Prompt 1 — Which three standard Wrigley's gum flavors does the essay on chewing gum name?

** START OF Text extract **

I have never been much of a gum chewer. It’s not that I don’t like gum, but I just never got into that habit. Recently my attention was distracted from the tabloids and magazines at the checkout stand and started gazing at the array of chewing gum choices available. I was a bit amazed at the number of brands, but what really caught my eye was the assortment of flavors and the mixing of flavors. Really? Lime-melon? Raspberry-mint? Who came up with these flavors, and why would I want to risk a sour stomach to try pomegranate mixed with any sort of mint? What’s next? Grapefruit-potato? Watermelon-rutabega?
Back in my day, there were the basic chewing gum flavors, and we knew all about them. There were the standard Wrigley’s gums - Spearmint, Doublemint, and Juicy Fruit. Five sticks in a foil pack. No questions. You knew what you were going to get. I went through phases when each of these were my favorite, usually doled out a half-stick at a time from my grandmother’s pocketbook. (Not a purse. It was her pocketbook. I’m not sure why.) As a kid, half of a stick of gum was barely enough to interest my mouth, let alone my taste buds. So many times, I would pass on the pocketbook gum. If I was going to chew, I wanted two pieces. Make it worth my while, Grandma!

** END OF Text extract **
** START OF Information supplied **

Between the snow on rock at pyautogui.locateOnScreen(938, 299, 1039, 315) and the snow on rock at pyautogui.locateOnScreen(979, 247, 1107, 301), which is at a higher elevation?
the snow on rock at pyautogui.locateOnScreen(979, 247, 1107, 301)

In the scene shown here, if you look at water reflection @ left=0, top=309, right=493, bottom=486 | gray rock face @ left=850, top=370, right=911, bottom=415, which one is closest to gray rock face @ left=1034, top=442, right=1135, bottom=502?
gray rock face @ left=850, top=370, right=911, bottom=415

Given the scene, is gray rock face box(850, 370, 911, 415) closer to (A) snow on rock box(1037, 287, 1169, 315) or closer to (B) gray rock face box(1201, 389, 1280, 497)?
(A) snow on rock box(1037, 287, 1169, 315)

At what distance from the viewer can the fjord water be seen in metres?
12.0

** END OF Information supplied **
** START OF Information supplied **

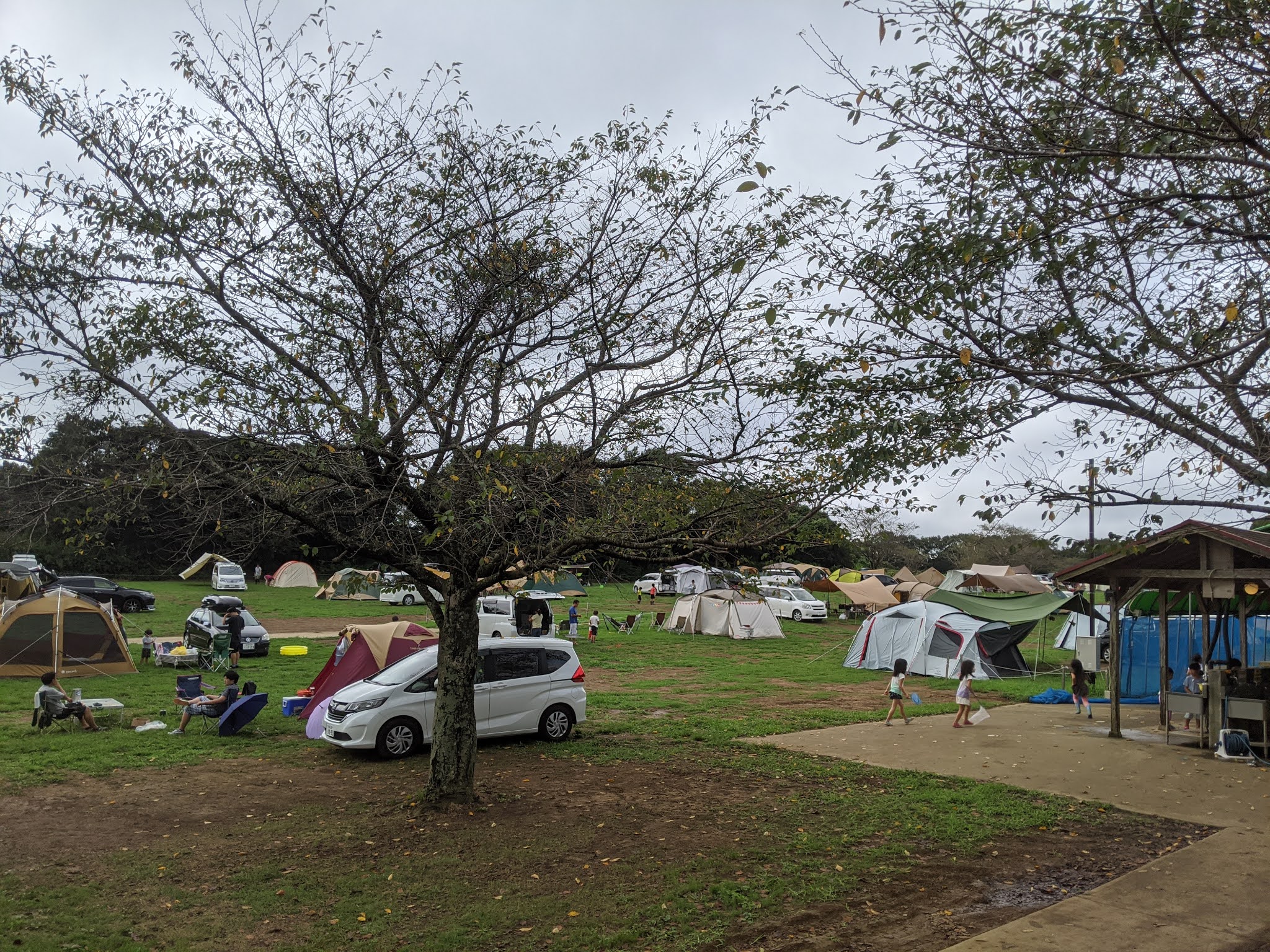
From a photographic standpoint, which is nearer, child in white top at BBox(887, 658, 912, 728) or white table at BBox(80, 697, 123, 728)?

** END OF Information supplied **
** START OF Information supplied **

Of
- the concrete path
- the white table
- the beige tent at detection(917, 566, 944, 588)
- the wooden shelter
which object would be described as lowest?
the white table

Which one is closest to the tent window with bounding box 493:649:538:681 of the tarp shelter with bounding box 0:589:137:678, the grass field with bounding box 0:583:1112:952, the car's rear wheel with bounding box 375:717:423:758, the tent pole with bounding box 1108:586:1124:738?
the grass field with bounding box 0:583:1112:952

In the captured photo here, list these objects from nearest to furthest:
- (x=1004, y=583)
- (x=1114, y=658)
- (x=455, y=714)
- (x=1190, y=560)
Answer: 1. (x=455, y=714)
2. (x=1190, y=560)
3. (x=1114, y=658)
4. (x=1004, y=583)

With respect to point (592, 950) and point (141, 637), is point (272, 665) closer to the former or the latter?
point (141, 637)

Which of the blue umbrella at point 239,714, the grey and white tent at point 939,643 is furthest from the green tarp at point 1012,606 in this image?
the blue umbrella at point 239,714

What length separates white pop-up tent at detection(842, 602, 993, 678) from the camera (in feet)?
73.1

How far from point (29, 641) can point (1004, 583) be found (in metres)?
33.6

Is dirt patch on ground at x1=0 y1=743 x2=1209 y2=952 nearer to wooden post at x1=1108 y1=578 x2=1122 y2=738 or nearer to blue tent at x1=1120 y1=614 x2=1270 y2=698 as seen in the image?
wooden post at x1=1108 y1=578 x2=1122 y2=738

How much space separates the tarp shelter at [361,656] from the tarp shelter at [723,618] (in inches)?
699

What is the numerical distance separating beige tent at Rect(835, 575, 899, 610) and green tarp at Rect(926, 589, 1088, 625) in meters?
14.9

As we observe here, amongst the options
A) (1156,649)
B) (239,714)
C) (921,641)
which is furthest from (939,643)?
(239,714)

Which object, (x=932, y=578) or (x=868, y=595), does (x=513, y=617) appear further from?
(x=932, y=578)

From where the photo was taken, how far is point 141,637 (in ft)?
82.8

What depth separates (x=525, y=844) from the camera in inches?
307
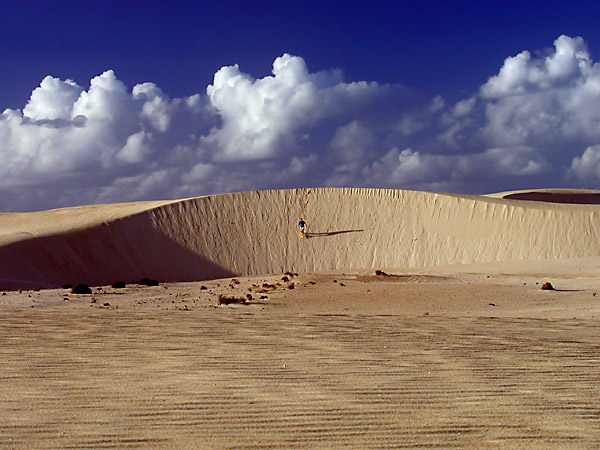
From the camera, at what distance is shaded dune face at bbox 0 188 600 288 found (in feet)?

** END OF Information supplied **

Prompt 2 — Reproduce the records verbatim from the line with "Which object, (x=932, y=578)" to the line with "From the camera, at", both included, omitting the pictures.

Correct output 1 — Spearmint, Doublemint, and Juicy Fruit.

Correct output 2 —
Which object, (x=932, y=578) or (x=868, y=595), does (x=513, y=617) appear further from?
(x=932, y=578)

From where the photo was taken, how far is point 141,637 (in ft)?
82.8

What depth separates (x=525, y=844) from the camera in inches?
307
From the camera, at what distance is shaded dune face at bbox 0 188 600 288 found (in feet)?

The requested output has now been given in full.